-- start RECORDS --
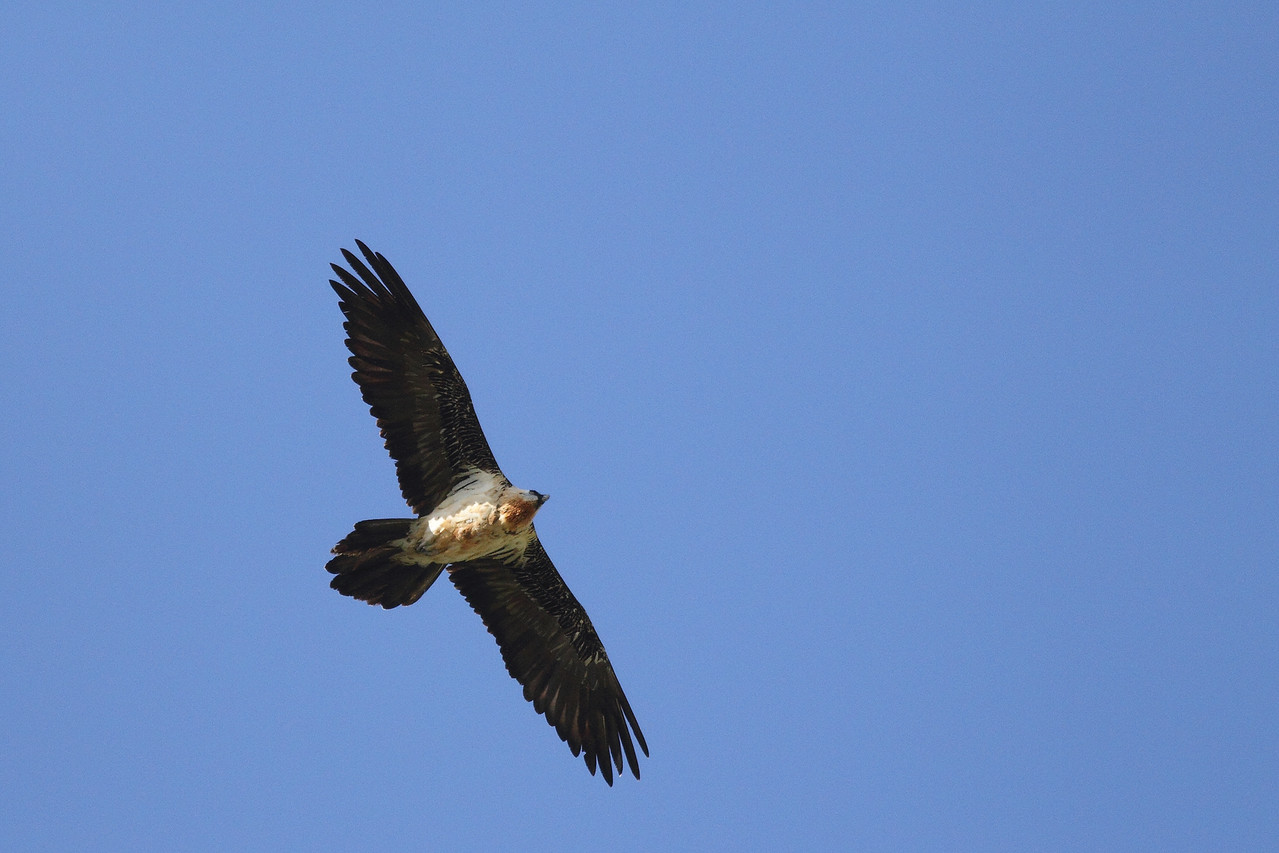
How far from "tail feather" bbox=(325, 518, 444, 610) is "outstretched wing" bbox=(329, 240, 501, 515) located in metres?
0.52

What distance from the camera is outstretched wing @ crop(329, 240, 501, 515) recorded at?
37.9ft

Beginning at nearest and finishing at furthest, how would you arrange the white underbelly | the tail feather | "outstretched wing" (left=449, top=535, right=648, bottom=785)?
the tail feather → the white underbelly → "outstretched wing" (left=449, top=535, right=648, bottom=785)

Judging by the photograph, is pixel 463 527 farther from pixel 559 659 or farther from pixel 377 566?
pixel 559 659

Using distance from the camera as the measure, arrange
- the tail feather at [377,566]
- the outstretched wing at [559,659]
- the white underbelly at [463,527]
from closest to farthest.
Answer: the tail feather at [377,566] < the white underbelly at [463,527] < the outstretched wing at [559,659]

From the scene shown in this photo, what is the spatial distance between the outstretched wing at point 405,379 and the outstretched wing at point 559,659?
1426 millimetres

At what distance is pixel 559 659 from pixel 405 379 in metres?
3.54

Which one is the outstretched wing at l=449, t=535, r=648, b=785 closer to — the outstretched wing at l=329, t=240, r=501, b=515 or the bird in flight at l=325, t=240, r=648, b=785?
the bird in flight at l=325, t=240, r=648, b=785

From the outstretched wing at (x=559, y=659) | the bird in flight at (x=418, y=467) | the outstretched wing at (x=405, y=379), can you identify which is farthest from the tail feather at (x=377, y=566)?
the outstretched wing at (x=559, y=659)

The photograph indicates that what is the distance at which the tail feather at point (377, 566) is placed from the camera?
1117 centimetres

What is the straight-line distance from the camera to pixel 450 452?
11.9 meters

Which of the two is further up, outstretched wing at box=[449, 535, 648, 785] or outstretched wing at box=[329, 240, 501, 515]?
outstretched wing at box=[329, 240, 501, 515]

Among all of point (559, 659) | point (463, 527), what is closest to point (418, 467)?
point (463, 527)

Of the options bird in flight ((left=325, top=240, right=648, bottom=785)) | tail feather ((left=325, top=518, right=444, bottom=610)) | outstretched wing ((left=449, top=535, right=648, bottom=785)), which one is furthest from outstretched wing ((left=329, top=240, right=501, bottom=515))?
outstretched wing ((left=449, top=535, right=648, bottom=785))

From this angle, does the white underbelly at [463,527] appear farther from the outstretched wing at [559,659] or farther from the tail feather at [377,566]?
the outstretched wing at [559,659]
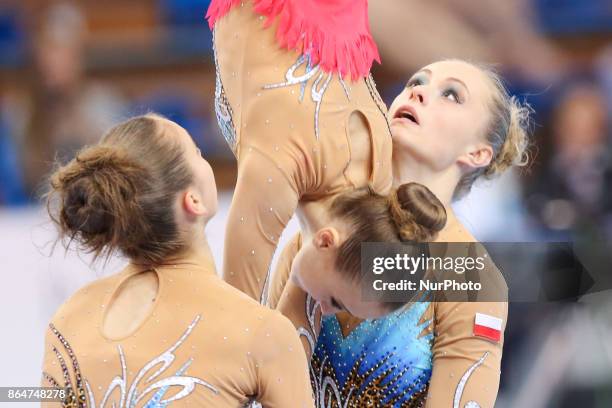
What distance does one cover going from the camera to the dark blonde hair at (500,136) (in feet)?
6.34

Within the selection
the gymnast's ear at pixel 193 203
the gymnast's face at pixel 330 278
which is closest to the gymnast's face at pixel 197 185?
the gymnast's ear at pixel 193 203

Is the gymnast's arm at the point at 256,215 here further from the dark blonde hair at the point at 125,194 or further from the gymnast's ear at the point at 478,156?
the gymnast's ear at the point at 478,156

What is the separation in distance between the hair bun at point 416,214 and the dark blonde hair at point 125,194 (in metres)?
0.35

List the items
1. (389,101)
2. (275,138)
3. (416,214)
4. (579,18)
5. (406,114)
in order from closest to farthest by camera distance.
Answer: (416,214), (275,138), (406,114), (389,101), (579,18)

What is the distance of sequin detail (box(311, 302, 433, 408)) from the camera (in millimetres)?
1782

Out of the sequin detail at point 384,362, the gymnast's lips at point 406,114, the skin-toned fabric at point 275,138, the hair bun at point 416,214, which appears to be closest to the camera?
the hair bun at point 416,214

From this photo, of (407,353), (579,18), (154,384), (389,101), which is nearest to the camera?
(154,384)

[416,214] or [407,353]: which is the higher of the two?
[416,214]

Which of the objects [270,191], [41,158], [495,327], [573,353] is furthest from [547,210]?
[41,158]

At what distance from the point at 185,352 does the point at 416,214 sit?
44 cm

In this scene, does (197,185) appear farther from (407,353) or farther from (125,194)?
(407,353)

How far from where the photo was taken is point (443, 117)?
1.87 m

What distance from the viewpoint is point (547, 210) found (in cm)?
308

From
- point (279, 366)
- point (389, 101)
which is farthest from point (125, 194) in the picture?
point (389, 101)
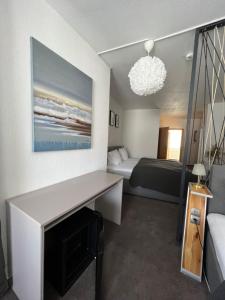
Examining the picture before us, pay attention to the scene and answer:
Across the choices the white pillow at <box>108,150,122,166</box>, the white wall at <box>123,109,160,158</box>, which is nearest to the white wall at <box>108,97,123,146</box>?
the white wall at <box>123,109,160,158</box>

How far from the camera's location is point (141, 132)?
523 cm

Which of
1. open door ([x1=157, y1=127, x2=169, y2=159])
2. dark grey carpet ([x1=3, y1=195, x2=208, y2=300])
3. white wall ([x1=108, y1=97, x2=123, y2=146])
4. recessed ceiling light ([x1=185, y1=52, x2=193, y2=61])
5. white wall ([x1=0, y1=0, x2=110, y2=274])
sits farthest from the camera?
open door ([x1=157, y1=127, x2=169, y2=159])

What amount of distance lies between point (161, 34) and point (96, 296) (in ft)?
8.32

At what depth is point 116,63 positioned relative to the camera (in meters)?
2.18

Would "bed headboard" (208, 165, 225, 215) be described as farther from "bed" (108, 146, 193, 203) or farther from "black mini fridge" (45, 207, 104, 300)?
"bed" (108, 146, 193, 203)

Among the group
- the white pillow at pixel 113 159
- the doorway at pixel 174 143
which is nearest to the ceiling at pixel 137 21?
the white pillow at pixel 113 159

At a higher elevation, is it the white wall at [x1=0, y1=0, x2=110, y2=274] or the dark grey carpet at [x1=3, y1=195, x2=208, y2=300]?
the white wall at [x1=0, y1=0, x2=110, y2=274]

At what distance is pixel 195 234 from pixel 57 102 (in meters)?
1.84

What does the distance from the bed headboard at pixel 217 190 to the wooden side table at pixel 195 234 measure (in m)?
0.08

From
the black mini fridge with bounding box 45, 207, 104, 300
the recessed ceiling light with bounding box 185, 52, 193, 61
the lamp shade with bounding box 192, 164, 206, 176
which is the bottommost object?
the black mini fridge with bounding box 45, 207, 104, 300

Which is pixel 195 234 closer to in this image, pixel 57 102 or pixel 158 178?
pixel 158 178

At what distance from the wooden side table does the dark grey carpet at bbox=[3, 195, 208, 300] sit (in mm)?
94

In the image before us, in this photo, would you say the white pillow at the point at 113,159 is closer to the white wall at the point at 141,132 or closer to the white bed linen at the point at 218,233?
the white wall at the point at 141,132

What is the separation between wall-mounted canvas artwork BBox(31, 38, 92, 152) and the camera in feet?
3.94
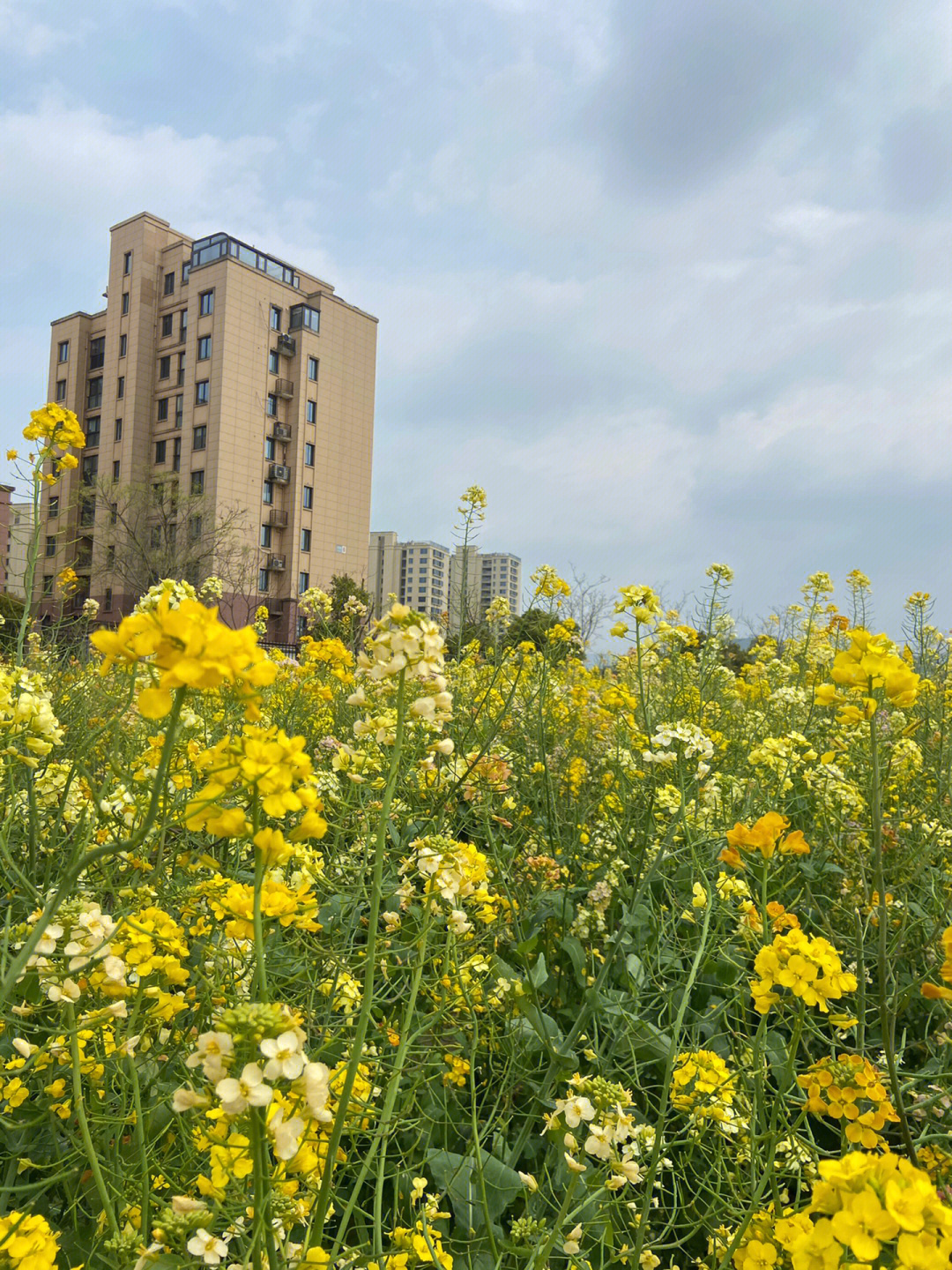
-- end RECORDS --
| BRIEF |
Reproduce all of the material above word for word, leaving out the pictures.

| FINAL RESULT |
How far from "tail feather" bbox=(325, 518, 444, 610) is "outstretched wing" bbox=(329, 240, 501, 515) located in metres?
0.52

What distance from the camera is outstretched wing @ crop(329, 240, 501, 515) recorded at?
37.9ft

Beginning at nearest and finishing at furthest, how would you arrange the white underbelly | the tail feather | "outstretched wing" (left=449, top=535, right=648, bottom=785)?
the tail feather → the white underbelly → "outstretched wing" (left=449, top=535, right=648, bottom=785)

Judging by the photograph, is pixel 463 527 farther from pixel 559 659 or farther from pixel 377 566?
pixel 559 659

Using distance from the camera as the measure, arrange
- the tail feather at [377,566]
- the outstretched wing at [559,659]
- the white underbelly at [463,527]
from closest to farthest.
Answer: the tail feather at [377,566] < the white underbelly at [463,527] < the outstretched wing at [559,659]

From the scene shown in this photo, what is the spatial distance between the outstretched wing at point 405,379 and the outstretched wing at point 559,659?
1426 millimetres

At what distance is pixel 559 659 from pixel 405 379 in metres?
3.54

Which one is the outstretched wing at l=449, t=535, r=648, b=785 closer to — the outstretched wing at l=329, t=240, r=501, b=515 or the bird in flight at l=325, t=240, r=648, b=785?
the bird in flight at l=325, t=240, r=648, b=785

From the outstretched wing at (x=559, y=659) | the bird in flight at (x=418, y=467) | the outstretched wing at (x=405, y=379), can you identify which is farthest from the tail feather at (x=377, y=566)?
the outstretched wing at (x=559, y=659)

The photograph indicates that what is the distance at which the tail feather at point (377, 566) is placed from the camera?
1117 centimetres

What is the straight-line distance from the camera to pixel 450 452?
11.9 meters

Which of the two is further up, outstretched wing at box=[449, 535, 648, 785] or outstretched wing at box=[329, 240, 501, 515]?
outstretched wing at box=[329, 240, 501, 515]

Among all of point (559, 659) | point (463, 527), what is closest to point (418, 467)?
point (463, 527)

Of the options bird in flight ((left=325, top=240, right=648, bottom=785)) | tail feather ((left=325, top=518, right=444, bottom=610)) | outstretched wing ((left=449, top=535, right=648, bottom=785)), which one is furthest from outstretched wing ((left=329, top=240, right=501, bottom=515))?
outstretched wing ((left=449, top=535, right=648, bottom=785))

From this angle, does the white underbelly at [463,527] appear farther from the outstretched wing at [559,659] or farther from the tail feather at [377,566]?
the outstretched wing at [559,659]
What distance does one cover going from the camera to the dark blonde hair at (500,136) (in feet)?
6.34

Within the selection
the gymnast's ear at pixel 193 203
the gymnast's face at pixel 330 278
which is closest to the gymnast's face at pixel 197 185?
the gymnast's ear at pixel 193 203

Is the gymnast's arm at the point at 256,215 here further from the dark blonde hair at the point at 125,194 or further from the gymnast's ear at the point at 478,156?
the gymnast's ear at the point at 478,156

What is the separation in distance between the hair bun at point 416,214 and the dark blonde hair at point 125,194 (in metres)?
0.35

List the items
1. (389,101)
2. (275,138)
3. (416,214)
4. (579,18)
5. (406,114)
in order from closest to farthest by camera distance.
Answer: (416,214), (275,138), (406,114), (389,101), (579,18)

What is the distance of sequin detail (box(311, 302, 433, 408)) from the camera (in millimetres)?
1782

Out of the sequin detail at point 384,362, the gymnast's lips at point 406,114, the skin-toned fabric at point 275,138, the hair bun at point 416,214, which appears to be closest to the camera?
the hair bun at point 416,214

From this photo, of (407,353), (579,18), (154,384), (389,101), which is nearest to the camera?
(154,384)

[416,214] or [407,353]: which is the higher of the two?
[416,214]

Which of the objects [270,191], [41,158], [495,327], [573,353] is furthest from [547,210]?
[41,158]

At what distance from the point at 185,352 does the point at 416,214 sit?
44 cm

In this scene, does (197,185) appear farther from (407,353) or farther from (125,194)?
(407,353)

How far from where the photo was taken is point (443, 117)?
1.87 m

What distance from the viewpoint is point (547, 210) found (in cm)?
308

From
- point (279, 366)
- point (389, 101)
which is farthest from point (125, 194) in the picture?
point (389, 101)
Examining the picture before us, pay attention to the scene and answer:
Across the choices the white pillow at <box>108,150,122,166</box>, the white wall at <box>123,109,160,158</box>, which is nearest to the white wall at <box>108,97,123,146</box>?
the white wall at <box>123,109,160,158</box>

How far from the camera's location is point (141, 132)?
523 cm

Which of
1. open door ([x1=157, y1=127, x2=169, y2=159])
2. dark grey carpet ([x1=3, y1=195, x2=208, y2=300])
3. white wall ([x1=108, y1=97, x2=123, y2=146])
4. recessed ceiling light ([x1=185, y1=52, x2=193, y2=61])
5. white wall ([x1=0, y1=0, x2=110, y2=274])
sits farthest from the camera?
open door ([x1=157, y1=127, x2=169, y2=159])

What amount of distance lies between point (161, 34) and point (96, 296) (in ft)?
8.32

At what depth is point 116,63 positioned relative to the camera (in meters)?
2.18

Would "bed headboard" (208, 165, 225, 215) be described as farther from "bed" (108, 146, 193, 203) or farther from "black mini fridge" (45, 207, 104, 300)?
"bed" (108, 146, 193, 203)

Among the group
- the white pillow at pixel 113 159
- the doorway at pixel 174 143
which is nearest to the ceiling at pixel 137 21?
the white pillow at pixel 113 159

At a higher elevation, is it the white wall at [x1=0, y1=0, x2=110, y2=274] or the dark grey carpet at [x1=3, y1=195, x2=208, y2=300]?
the white wall at [x1=0, y1=0, x2=110, y2=274]

At what distance is pixel 195 234 from pixel 57 102 (in meters)?
1.84

What does the distance from the bed headboard at pixel 217 190 to the wooden side table at pixel 195 234 measure (in m)?
0.08

From
the black mini fridge with bounding box 45, 207, 104, 300
the recessed ceiling light with bounding box 185, 52, 193, 61
the lamp shade with bounding box 192, 164, 206, 176
which is the bottommost object?
the black mini fridge with bounding box 45, 207, 104, 300

Which is pixel 195 234 closer to in this image, pixel 57 102 or pixel 158 178?
pixel 158 178

At what distance from the wooden side table does the dark grey carpet at bbox=[3, 195, 208, 300] sit (in mm)?
94

In the image before us, in this photo, would you say the white pillow at the point at 113,159 is closer to the white wall at the point at 141,132 or closer to the white bed linen at the point at 218,233?
the white wall at the point at 141,132

What is the separation between wall-mounted canvas artwork BBox(31, 38, 92, 152) and the camera in feet?
3.94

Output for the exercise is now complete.